## Start Reading passage
Compounding the problems is the loss of expatriate premiums. Employees are
brought home to resume life on a scale that may be significantly less comfortable
than what they had grown used to abroad. Pay is usually lower in absolute terms.
The returning manager is no longer able to afford to buy a home similar to the one
sold a few years before. Providing expatriate with better housing than they had at
home may contribute to repatriation problems. This creates somewhat of a dilemma
for US - HR managers. A drop in the standard of housing conditions has a negative
impact on the adjustment of U.S. repatriates.
Did u know? Patriation is a non-legal term used in Canada to describe a process of
constitutional change also known as homecoming of the constitution. It is based upon
repatriation, since critics of the use of the word repatriation pointed out that the constitution
could not return to Canada, as it was not formulated in Canada in the first place. Thus the
term patriation was coined as a word meaning to make something part of one’s own
nation.
2. Social Factors: The familiar surroundings of the home environment eases the transition
or at least the cultural adjustment will not be as demanding as that confronted in the
foreign country. International experience can distance the repatriate, and his family, socially
and psychologically. If the expatriate position gave the person a high profile, involving
interaction with the social and economic elite, the return home may bring with it some
measure of social disappointment, thus reinforcing the kingpin syndrome.
Where spouses, partners, and children are involved, each family member is experiencing
his own readjustment problems. As a coping behaviour in the foreign location, others
may have glamourized life back home. Life at home may now seem dull and unexciting,
and the family may begin to glamourize the life they left behind in the foreign location.
## End Reading passage
- Written task:
Continue the passage on bringing expatriate employees back home, picking up right after its final sentence.
## Start Material shown
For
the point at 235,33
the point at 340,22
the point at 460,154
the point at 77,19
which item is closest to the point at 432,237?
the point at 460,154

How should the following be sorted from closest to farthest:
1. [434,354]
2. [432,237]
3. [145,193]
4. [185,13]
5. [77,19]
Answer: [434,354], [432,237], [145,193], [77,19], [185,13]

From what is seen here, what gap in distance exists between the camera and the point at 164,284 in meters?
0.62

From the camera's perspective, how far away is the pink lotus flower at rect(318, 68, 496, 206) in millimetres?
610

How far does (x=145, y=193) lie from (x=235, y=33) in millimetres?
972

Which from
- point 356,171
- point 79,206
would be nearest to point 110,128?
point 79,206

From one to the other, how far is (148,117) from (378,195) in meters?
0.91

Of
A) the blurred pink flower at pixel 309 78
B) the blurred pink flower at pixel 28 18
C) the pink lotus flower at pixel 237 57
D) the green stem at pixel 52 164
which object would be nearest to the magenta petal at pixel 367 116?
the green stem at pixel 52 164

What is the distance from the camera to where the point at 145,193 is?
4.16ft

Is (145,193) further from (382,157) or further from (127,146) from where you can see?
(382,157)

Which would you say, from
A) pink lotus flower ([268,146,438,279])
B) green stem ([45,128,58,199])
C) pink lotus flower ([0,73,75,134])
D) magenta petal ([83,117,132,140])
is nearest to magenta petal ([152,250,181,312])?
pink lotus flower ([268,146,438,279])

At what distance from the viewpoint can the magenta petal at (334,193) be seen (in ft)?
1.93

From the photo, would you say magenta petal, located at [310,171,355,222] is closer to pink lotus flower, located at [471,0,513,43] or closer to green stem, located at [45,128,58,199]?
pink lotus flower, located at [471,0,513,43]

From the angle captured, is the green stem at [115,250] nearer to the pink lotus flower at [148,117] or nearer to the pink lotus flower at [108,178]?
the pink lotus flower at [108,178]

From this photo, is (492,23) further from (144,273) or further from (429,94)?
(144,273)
## End Material shown
- Exercise response:
These reactions can be compounded if the family income has been reduced upon
repatriation. Impressions generated about changes in the home country may depend on
how effectively the family has been able to keep up-to-date with events back home.
Re-establishing social networks can be difficult, especially if the family has been repatriated
to a different state or town in the home country. Families who return to their previous
domestic locations often find that friends have moved away. Children may find re-entry
difficult. Coming back to school, attempting to regain acceptance into peer groups, and
being out-of-touch with current slang, sports, and fashion can cause problems.
3. Effect on Partner’s Career: Partners encounter difficulties in re-entering the workforce, if
the partner has not been able to work outside the home prior to, or during, the foreign
assignment, but now desire to find outside employment. Negative experiences during the
job search may affect the partner’s self-worth, compounding the re-adjustment process
and even cause tensions in the relationship.
Readjustment of the expatriate, whether male-led or female-led, may be linked with
concerns that the foreign assignment might have on the partner’s career. Given that dual-
career couples are on the increase and that more females expect international assignments,
the issue of the partner’s career is likely to become a major factor determining staff
availability for future international assignments.